(Stored dataset items)
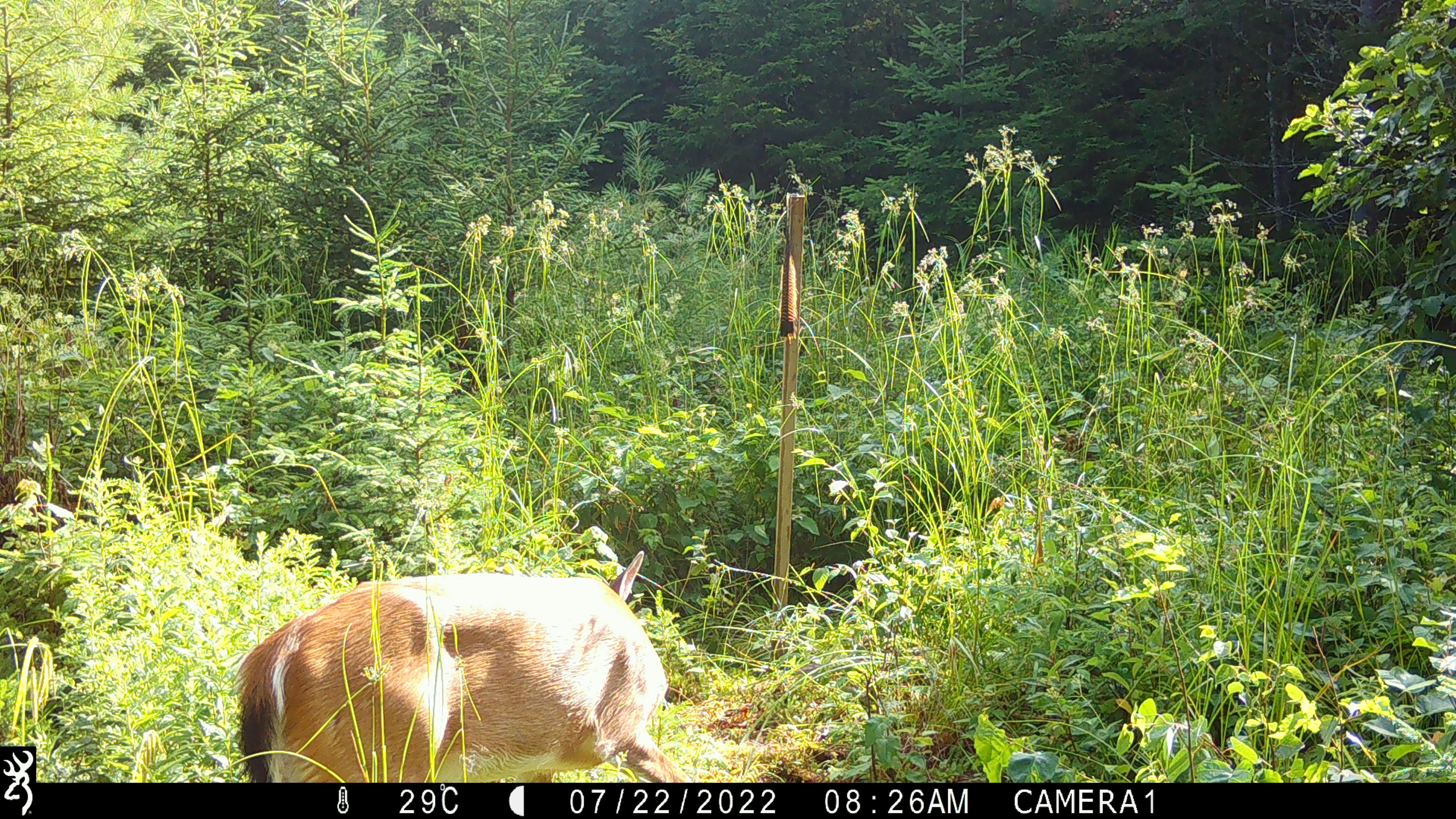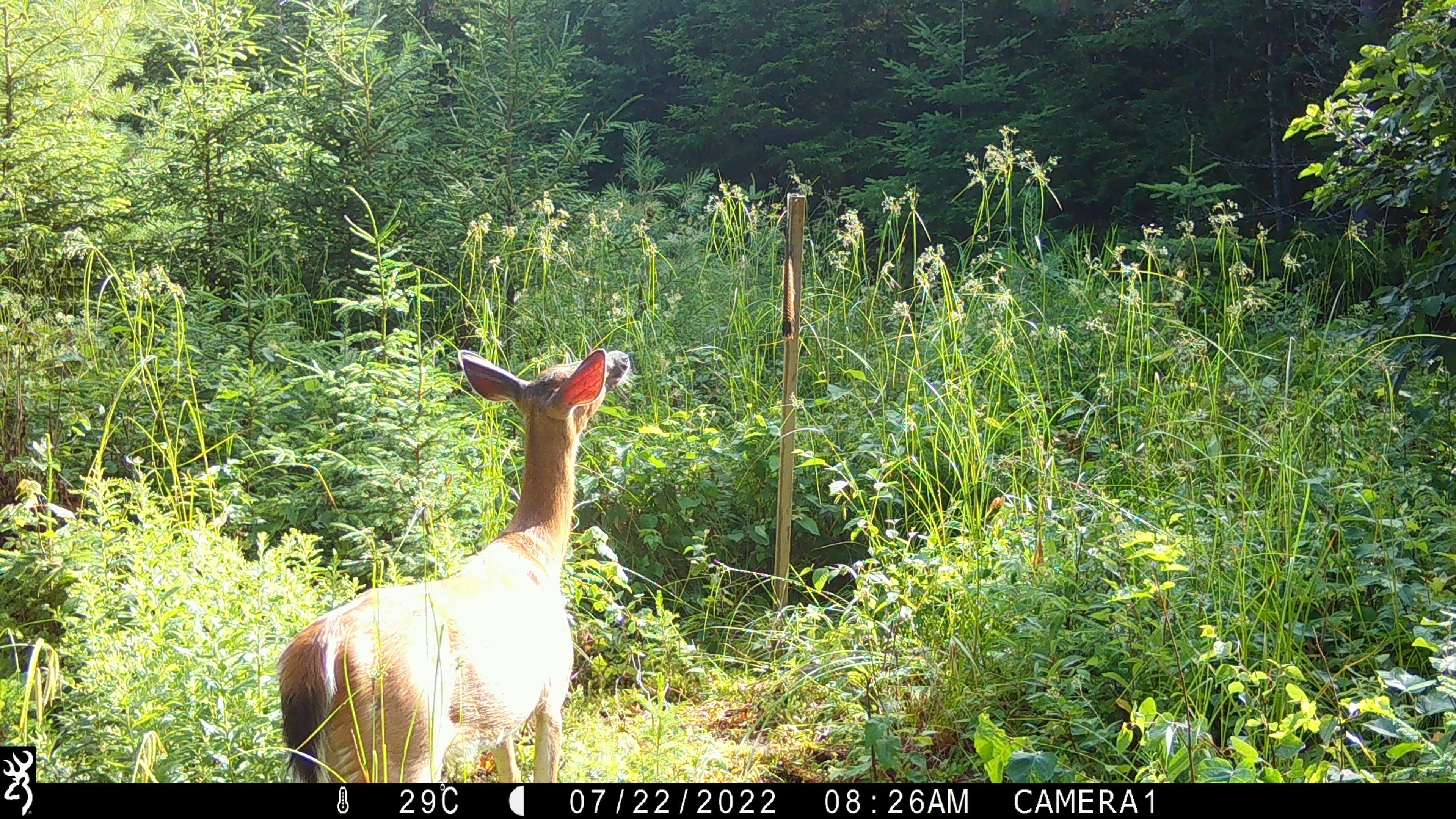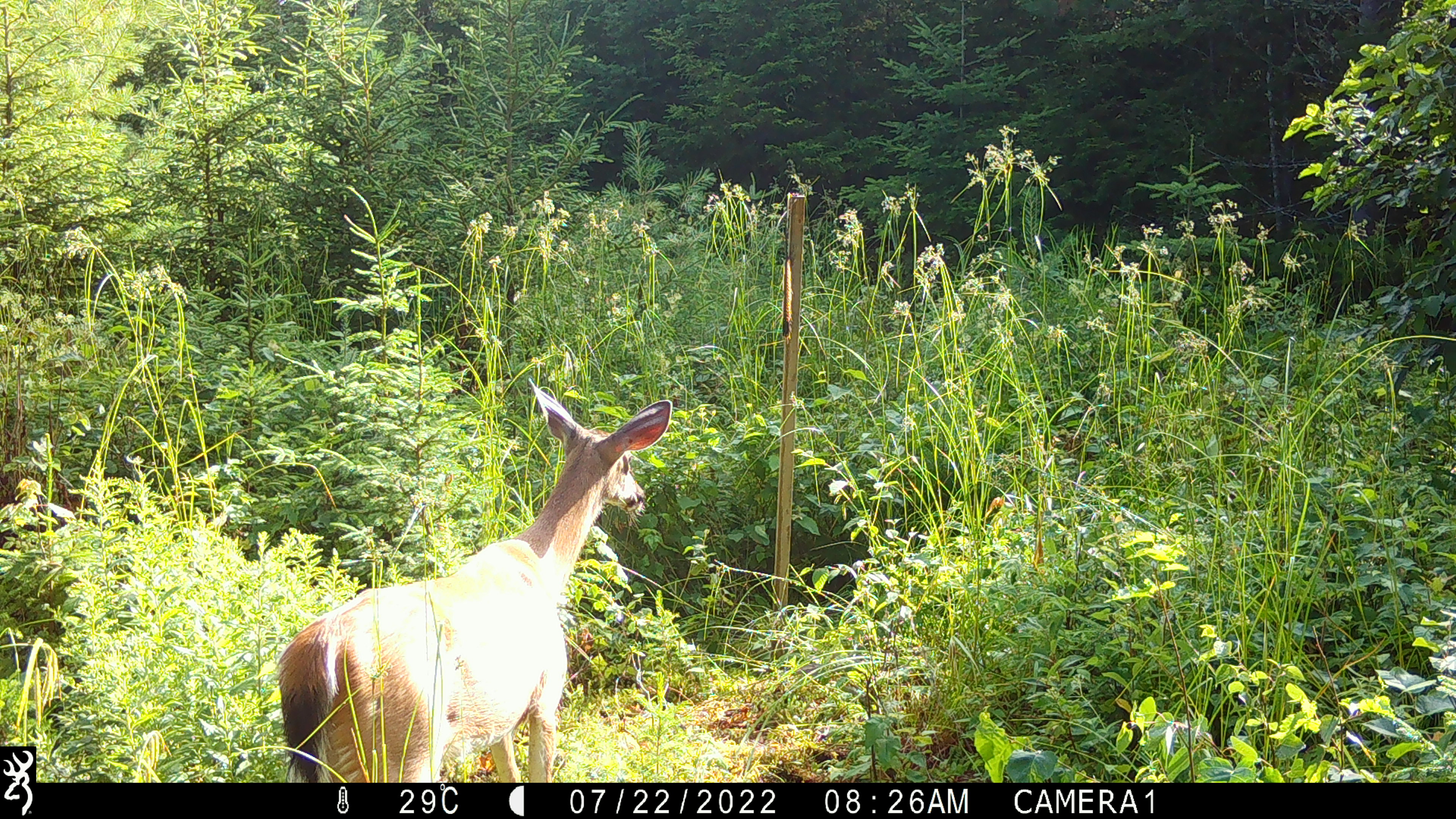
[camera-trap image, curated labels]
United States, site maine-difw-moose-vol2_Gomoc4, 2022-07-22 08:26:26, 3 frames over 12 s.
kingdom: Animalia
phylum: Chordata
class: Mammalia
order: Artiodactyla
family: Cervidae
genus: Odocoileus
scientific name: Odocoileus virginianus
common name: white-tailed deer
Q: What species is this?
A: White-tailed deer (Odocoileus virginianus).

--

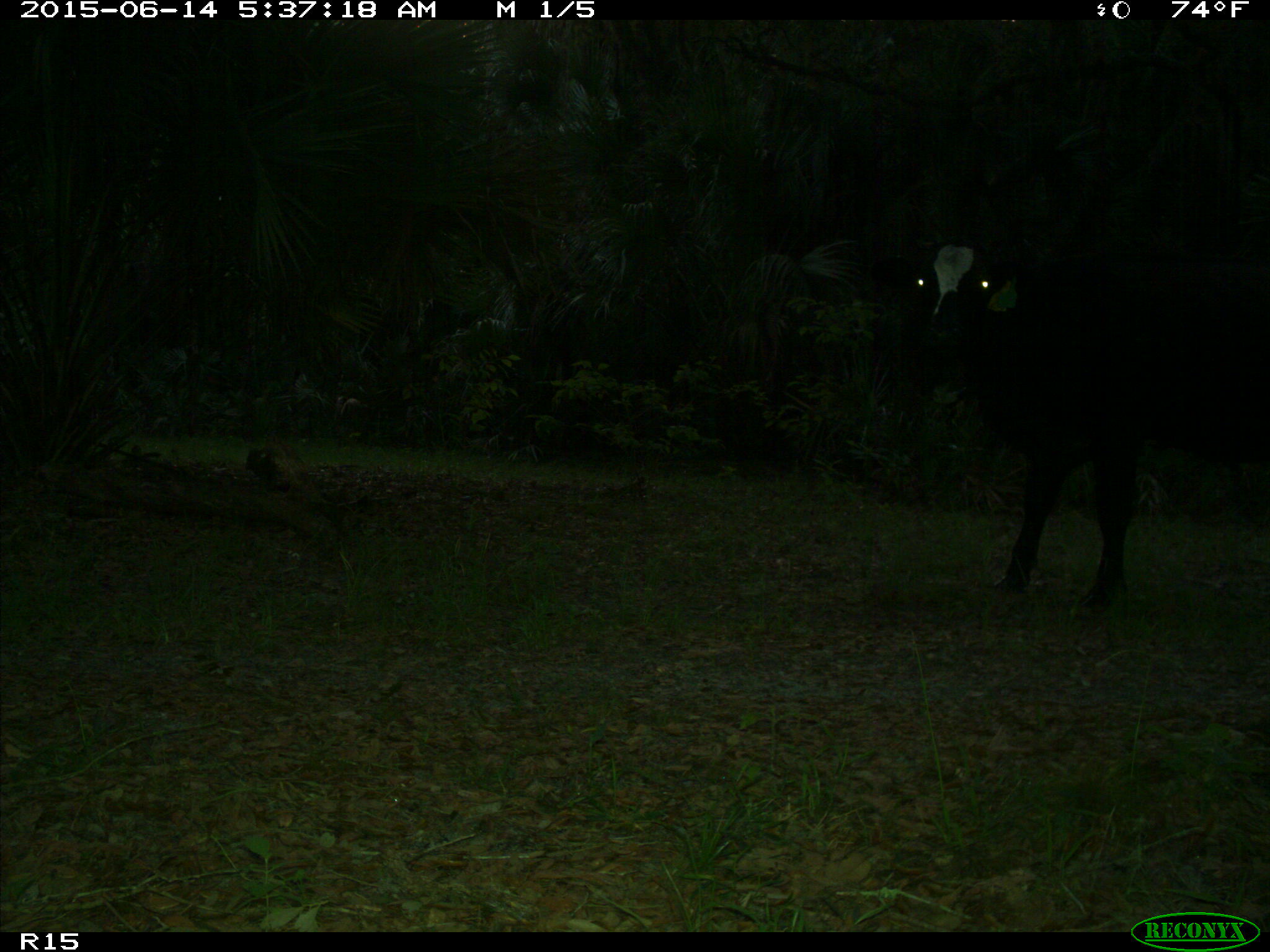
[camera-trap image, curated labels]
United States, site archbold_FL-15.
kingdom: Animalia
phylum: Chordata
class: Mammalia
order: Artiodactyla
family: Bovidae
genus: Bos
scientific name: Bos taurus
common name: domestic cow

...

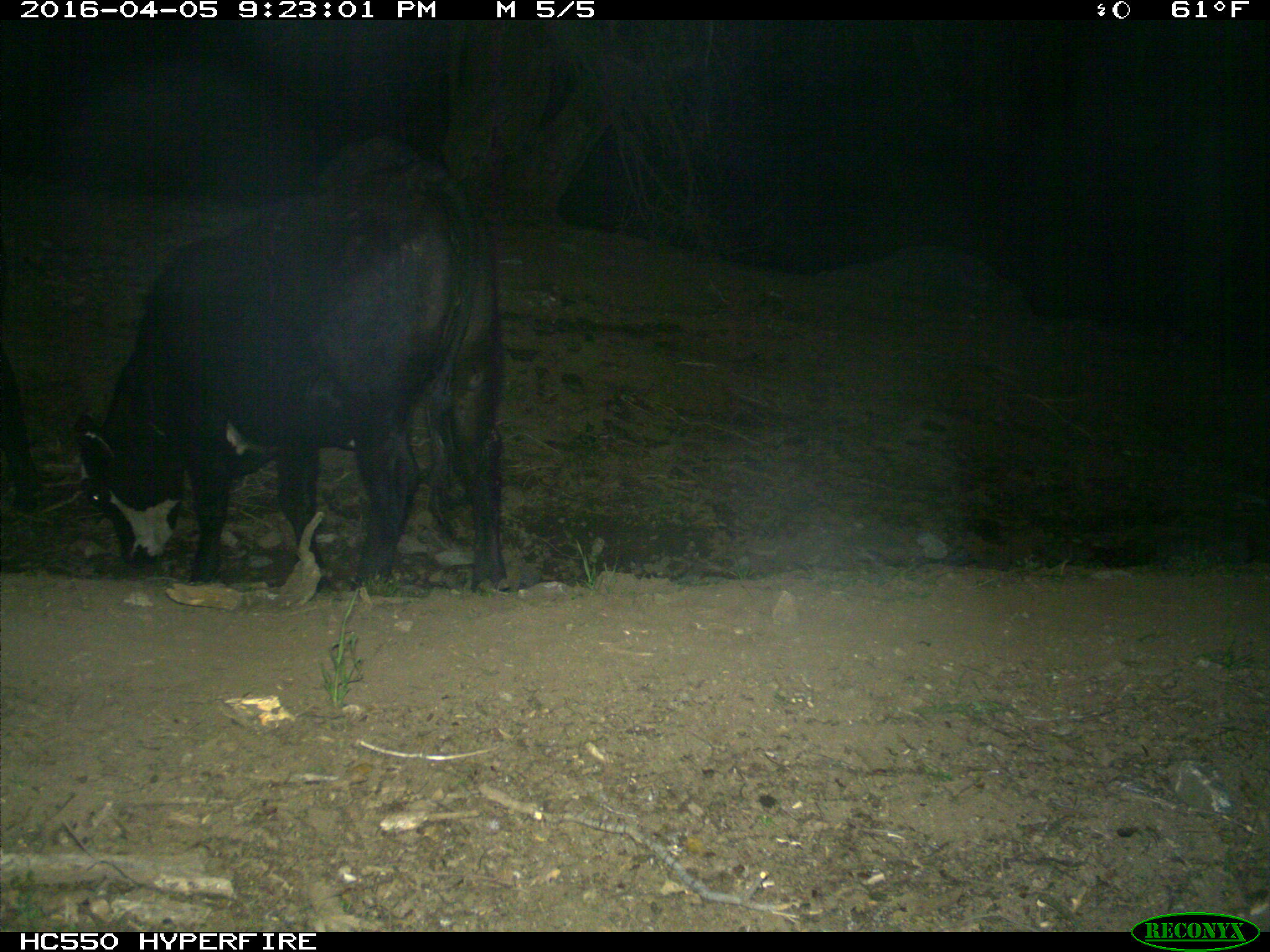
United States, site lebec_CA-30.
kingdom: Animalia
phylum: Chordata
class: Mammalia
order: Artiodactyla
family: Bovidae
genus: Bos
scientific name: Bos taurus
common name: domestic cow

## Aim of the exercise
Copy out the lines above exactly, beginning at the one that contains "genus: Odocoileus" and ending at the one that contains "A: White-tailed deer".

## Answer to this task
genus: Odocoileus
scientific name: Odocoileus virginianus
common name: white-tailed deer
Q: What species is this?
A: White-tailed deer (Odocoileus virginianus).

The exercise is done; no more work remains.